- ASSIGNED TASK
Your answer is the lines from the one that has "Standing vote fraction: 22%." through the last line of the records below, retyped exactly and alone.

- MATERIAL PROVIDED
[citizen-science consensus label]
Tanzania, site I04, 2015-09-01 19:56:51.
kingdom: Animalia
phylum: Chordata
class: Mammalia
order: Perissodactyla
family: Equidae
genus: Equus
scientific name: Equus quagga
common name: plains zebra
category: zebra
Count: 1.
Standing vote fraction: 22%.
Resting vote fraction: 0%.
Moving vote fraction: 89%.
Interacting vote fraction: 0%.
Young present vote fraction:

- TASK ANSWER
Standing vote fraction: 22%.
Resting vote fraction: 0%.
Moving vote fraction: 89%.
Interacting vote fraction: 0%.
Young present vote fraction:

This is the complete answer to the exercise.